Re: In-Memory Columnar Store

From: Merlin Moncure <mmoncure(at)gmail(dot)com>
To: knizhnik <knizhnik(at)garret(dot)ru>
Cc: PostgreSQL-development <pgsql-hackers(at)postgresql(dot)org>, Abhijit Menon-Sen <ams(at)2ndquadrant(dot)com>, Oleg Bartunov <obartunov(at)gmail(dot)com>
Subject: Re: In-Memory Columnar Store
Date: 2013-12-11 18:33:08
Message-ID: CAHyXU0zpYpPpK5-keDrhBhXhBSA_qdK1DMhybwLRPzB_omsqdA@mail.gmail.com
Views: Raw Message | Whole Thread | Download mbox | Resend email
Thread:
Lists: pgsql-hackers

On Wed, Dec 11, 2013 at 10:08 AM, knizhnik <knizhnik(at)garret(dot)ru> wrote:
> 1. Calls in PL/pgSQL are very slow - about 1-2 micsroseconds at my computer.
> Just defining insertion per-row trigger with empty procedure increase time
> of insertion of 6 million records twice - from 7 till 15 seconds. If trigger
> procedure is not empty, then time is increased proportionally number of
> performed calls.
> In my case inserting data with propagation it in columnar store using
> trigger takes about 80 seconds.

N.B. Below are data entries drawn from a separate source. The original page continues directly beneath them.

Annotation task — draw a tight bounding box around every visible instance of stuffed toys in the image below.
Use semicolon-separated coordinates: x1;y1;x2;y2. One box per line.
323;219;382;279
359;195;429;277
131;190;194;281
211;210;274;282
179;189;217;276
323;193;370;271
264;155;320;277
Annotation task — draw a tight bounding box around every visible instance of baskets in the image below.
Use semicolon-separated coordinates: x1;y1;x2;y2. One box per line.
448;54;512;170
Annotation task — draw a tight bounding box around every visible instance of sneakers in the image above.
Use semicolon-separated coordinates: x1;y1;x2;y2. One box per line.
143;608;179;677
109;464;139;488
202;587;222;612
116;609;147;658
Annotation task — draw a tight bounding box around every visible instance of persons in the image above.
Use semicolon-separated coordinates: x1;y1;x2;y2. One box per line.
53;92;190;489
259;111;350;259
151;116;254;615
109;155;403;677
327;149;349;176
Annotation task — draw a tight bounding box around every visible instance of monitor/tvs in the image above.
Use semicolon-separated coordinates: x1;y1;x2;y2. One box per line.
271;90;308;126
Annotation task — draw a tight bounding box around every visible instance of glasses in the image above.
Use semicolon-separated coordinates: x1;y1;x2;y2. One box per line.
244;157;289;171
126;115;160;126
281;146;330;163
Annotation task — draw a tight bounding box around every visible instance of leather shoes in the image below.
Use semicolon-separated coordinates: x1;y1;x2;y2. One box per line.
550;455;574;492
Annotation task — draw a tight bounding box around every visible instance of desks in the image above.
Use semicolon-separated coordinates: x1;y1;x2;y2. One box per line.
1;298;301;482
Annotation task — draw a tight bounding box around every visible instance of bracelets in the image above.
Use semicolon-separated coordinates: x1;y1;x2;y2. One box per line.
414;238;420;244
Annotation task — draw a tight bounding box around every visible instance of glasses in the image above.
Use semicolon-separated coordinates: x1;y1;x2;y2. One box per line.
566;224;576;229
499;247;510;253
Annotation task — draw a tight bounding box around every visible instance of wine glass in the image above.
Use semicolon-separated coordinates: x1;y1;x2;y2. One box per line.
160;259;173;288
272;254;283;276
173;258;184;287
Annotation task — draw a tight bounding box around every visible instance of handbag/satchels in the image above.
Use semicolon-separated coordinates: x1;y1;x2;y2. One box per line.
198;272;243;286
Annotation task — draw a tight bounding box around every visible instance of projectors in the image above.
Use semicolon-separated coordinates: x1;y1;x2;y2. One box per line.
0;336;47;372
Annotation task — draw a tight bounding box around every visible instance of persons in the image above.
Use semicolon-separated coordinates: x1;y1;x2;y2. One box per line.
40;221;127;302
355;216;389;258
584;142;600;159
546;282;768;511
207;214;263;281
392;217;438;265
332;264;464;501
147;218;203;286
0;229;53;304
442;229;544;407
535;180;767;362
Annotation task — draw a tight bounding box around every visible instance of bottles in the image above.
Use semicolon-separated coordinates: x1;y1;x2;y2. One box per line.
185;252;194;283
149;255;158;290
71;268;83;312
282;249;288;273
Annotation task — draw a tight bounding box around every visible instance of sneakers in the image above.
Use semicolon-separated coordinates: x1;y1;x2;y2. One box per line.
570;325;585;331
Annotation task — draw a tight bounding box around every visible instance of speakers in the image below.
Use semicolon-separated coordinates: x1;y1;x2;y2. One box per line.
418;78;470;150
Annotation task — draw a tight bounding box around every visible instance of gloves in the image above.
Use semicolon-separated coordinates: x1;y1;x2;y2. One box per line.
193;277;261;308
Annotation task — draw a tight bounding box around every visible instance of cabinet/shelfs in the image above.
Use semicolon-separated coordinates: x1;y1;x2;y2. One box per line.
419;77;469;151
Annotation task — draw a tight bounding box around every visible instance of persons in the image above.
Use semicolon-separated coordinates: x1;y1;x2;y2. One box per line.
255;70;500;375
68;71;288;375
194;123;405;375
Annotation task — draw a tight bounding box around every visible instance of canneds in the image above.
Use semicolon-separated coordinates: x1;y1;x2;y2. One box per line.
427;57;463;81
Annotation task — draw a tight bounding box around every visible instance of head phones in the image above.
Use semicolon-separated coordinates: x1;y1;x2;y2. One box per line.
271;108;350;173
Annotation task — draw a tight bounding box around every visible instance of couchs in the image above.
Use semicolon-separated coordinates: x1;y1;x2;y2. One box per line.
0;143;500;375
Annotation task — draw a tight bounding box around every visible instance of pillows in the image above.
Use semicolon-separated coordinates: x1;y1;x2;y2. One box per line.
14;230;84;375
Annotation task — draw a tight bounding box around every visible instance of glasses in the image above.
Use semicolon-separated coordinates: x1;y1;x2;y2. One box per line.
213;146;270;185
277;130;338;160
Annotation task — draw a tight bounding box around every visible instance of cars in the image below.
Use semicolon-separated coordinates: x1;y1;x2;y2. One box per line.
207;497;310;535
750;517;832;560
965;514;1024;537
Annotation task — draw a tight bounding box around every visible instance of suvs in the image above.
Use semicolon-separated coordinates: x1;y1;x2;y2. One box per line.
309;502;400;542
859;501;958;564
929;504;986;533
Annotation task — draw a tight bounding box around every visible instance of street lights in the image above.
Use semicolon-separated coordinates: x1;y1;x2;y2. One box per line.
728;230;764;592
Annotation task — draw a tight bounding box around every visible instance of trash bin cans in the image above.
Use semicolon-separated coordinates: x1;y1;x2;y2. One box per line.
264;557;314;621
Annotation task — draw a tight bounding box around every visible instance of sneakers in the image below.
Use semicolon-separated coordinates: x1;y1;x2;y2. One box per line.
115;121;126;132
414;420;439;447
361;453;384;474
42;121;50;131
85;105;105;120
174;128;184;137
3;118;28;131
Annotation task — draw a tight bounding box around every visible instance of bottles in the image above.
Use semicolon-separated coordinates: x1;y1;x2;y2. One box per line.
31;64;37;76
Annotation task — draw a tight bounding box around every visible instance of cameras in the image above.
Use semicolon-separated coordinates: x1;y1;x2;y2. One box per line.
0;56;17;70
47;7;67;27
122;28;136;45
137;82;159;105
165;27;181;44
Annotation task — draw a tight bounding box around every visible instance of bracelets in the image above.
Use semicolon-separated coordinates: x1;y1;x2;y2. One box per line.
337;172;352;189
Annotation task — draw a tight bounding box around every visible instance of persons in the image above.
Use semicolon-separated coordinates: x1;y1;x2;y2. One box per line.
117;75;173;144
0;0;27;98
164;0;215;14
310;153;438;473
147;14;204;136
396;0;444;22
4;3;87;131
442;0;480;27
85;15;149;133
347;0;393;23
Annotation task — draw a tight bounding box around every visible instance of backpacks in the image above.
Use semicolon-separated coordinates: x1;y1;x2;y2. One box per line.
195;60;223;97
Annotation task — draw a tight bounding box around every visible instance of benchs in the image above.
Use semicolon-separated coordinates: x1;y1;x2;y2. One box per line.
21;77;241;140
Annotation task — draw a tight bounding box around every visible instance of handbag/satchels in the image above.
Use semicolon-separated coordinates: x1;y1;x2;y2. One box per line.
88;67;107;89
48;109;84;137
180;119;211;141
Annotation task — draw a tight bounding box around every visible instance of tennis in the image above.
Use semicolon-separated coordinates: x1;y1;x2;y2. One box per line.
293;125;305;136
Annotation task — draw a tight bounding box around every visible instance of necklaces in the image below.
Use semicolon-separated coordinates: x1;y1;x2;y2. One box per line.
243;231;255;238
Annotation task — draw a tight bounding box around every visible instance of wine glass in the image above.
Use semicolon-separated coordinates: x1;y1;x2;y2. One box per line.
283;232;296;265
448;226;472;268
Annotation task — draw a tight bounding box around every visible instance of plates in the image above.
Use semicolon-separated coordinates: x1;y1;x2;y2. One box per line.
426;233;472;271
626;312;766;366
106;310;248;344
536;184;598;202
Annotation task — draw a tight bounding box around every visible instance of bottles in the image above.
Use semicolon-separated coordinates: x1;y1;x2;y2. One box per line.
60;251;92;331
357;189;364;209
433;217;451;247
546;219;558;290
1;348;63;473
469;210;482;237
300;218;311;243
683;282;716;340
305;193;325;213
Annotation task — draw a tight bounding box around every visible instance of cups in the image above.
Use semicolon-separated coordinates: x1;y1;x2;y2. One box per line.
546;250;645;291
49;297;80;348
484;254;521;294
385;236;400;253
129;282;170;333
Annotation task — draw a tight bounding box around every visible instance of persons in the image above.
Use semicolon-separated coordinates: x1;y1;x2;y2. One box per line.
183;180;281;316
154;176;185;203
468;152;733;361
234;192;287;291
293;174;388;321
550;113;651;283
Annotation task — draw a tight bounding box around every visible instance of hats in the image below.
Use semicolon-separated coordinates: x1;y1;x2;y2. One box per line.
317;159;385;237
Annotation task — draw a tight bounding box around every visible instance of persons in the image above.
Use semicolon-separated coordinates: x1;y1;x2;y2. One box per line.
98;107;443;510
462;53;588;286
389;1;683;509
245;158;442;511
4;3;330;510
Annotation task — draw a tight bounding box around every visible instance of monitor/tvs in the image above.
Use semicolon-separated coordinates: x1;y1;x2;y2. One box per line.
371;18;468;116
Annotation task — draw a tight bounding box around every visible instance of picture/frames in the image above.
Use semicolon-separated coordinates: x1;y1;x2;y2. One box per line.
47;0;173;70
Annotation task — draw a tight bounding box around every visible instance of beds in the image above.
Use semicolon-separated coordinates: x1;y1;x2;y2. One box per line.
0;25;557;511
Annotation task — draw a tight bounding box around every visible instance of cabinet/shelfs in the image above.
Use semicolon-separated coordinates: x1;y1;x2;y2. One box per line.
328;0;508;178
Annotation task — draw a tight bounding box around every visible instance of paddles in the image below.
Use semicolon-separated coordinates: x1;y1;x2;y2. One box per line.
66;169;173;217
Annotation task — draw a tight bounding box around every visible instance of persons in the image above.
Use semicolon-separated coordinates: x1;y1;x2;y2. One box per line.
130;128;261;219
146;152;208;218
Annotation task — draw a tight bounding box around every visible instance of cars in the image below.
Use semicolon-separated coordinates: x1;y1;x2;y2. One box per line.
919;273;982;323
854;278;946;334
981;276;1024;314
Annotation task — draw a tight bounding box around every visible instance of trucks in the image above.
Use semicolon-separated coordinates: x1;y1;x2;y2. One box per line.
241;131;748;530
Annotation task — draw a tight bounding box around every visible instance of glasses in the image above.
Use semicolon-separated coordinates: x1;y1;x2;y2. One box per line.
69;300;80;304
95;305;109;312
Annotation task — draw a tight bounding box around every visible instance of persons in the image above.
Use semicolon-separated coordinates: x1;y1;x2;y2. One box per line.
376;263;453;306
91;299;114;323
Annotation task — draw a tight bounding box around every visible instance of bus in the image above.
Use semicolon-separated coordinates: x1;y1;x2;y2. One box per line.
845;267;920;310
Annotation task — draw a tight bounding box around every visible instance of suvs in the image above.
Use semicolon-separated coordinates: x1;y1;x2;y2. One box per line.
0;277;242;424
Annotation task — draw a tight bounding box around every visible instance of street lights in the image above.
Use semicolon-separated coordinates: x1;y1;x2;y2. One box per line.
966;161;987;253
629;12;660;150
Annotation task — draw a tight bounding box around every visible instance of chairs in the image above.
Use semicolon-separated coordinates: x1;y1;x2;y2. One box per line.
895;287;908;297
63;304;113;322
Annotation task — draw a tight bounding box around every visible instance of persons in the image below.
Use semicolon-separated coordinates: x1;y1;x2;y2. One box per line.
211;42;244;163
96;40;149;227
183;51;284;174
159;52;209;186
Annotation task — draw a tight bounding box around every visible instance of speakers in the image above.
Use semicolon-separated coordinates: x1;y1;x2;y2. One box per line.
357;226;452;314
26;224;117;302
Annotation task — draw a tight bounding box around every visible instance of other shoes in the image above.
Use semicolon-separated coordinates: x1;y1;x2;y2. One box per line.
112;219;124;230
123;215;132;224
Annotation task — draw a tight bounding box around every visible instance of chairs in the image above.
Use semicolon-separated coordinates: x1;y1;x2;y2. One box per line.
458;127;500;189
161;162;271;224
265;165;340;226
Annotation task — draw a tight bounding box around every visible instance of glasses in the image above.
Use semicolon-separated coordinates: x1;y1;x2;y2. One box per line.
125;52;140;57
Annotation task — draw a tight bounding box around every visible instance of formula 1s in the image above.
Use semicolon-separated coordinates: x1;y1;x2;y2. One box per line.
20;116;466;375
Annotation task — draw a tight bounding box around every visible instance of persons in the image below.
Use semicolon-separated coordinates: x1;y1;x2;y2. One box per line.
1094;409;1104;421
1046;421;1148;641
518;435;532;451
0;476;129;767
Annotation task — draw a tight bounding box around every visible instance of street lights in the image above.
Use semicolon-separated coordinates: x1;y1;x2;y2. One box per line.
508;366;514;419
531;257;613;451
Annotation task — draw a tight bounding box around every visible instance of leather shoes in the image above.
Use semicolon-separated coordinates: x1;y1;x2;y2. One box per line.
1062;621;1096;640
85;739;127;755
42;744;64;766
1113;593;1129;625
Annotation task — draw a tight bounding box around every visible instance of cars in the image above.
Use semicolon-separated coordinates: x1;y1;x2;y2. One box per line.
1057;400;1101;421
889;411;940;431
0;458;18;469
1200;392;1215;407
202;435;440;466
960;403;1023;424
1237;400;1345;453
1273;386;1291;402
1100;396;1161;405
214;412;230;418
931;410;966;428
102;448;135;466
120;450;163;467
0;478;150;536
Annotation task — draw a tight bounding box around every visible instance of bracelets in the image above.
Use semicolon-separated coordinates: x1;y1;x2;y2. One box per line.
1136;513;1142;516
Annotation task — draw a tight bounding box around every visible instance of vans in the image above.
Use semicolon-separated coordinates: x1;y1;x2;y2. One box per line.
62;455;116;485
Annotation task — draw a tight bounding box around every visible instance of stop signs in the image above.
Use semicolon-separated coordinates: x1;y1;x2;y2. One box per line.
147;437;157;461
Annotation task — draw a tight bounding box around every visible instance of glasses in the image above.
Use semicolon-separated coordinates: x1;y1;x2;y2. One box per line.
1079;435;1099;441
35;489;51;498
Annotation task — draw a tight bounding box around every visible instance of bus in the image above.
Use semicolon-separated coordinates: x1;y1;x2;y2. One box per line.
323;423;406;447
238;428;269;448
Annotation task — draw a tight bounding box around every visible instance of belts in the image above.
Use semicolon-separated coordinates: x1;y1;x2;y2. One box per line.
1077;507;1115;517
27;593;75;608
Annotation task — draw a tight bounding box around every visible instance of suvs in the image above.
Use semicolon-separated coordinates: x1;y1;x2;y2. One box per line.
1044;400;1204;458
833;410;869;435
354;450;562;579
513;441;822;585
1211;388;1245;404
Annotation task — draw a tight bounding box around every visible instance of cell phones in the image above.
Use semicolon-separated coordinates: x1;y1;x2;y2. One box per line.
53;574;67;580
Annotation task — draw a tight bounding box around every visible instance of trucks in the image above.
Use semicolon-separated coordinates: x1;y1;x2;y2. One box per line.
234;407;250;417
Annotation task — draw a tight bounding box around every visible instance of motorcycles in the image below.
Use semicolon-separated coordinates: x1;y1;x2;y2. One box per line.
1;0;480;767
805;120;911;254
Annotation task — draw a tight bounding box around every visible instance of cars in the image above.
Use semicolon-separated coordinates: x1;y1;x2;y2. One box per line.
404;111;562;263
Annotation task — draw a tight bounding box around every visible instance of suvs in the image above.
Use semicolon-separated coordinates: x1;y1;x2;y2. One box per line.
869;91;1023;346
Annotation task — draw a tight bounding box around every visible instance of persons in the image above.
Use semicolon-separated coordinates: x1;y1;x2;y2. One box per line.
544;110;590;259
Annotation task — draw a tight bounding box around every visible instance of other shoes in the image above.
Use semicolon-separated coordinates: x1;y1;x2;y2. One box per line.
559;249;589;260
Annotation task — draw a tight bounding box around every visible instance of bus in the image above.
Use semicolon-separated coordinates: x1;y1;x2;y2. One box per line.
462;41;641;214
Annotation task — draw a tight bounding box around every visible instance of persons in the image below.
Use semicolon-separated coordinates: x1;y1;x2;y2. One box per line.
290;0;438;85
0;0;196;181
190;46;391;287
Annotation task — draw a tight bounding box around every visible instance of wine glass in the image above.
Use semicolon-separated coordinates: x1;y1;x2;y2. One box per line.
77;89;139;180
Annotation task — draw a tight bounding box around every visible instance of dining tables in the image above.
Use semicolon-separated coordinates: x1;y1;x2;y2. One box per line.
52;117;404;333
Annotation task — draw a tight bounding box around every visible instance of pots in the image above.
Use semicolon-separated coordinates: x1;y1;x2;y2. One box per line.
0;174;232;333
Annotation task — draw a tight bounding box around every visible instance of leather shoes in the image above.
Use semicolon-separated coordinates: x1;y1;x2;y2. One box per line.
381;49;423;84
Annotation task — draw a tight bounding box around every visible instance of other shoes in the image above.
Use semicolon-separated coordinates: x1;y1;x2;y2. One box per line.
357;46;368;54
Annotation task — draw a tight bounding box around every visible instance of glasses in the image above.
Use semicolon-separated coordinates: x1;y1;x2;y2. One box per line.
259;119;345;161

But if I first load data without triggers in
> PostgreSQL table and then
> insert it in columnar store using load function (implemented in C), then
> time will be 7+9=16 seconds.

Yeah. For this problem, we either unfortunately have to try to try to
use standard sql functions in such away that supports inlining (this
is a black art mostly, and fragile), or move logic out of the function
and into the query via things like window functions, or just deal with
the performance hit. postgres flavored SQL is pretty much the most
productive language on the planet AFAIC, but the challenge is always
performance, performance.

Down the line, I am optimistic per call function overhead can be
optimized, probably by expanding what can be inlined somehow. The
problem is that this requires cooperation from the language executors
this is not currently possible through the SPI interface, so I really
don't know.

> Certainly I realize that plpgsql is interpreted language. But for example
> also interpreted Python is able to do 100 times more calls per second.
> Unfortunately profiler doesn;t show some bottleneck - looks like long
> calltime is caused by large overhead of initializing and resetting memory
> context and copying arguments data.
>
> 2. Inefficient implementation of expanding composite type columns using
> (foo()).* clause. In this case function foo() will be invoked as much times
> as there are fields in the returned composite type. Even in case of placing
> call in FROM list (thanks to lateral joins in 9.3), PostgreSQL still
> sometimes performs redundant calls which can be avoided using hack with
> adding "OFFSET 1" clause.

Yeah, this is long standing headache. LATERAL mostly deals with this
but most cases (even with pre-9.3) can be worked around one way or
another.

> 3. 256Gb limit for used shared memory segment size at Linux.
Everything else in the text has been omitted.